» **What the task asks**: Below are some entries; set them all down exactly.

****************************************

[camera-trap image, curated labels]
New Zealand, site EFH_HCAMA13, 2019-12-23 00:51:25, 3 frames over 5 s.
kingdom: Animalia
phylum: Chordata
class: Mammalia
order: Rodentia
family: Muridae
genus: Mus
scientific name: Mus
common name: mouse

****************************************

» **Response area**:
[camera-trap image, curated labels]
New Zealand, site EFH_HCAMA13, 2019-12-23 00:51:25, 3 frames over 5 s.
kingdom: Animalia
phylum: Chordata
class: Mammalia
order: Rodentia
family: Muridae
genus: Mus
scientific name: Mus
common name: mouse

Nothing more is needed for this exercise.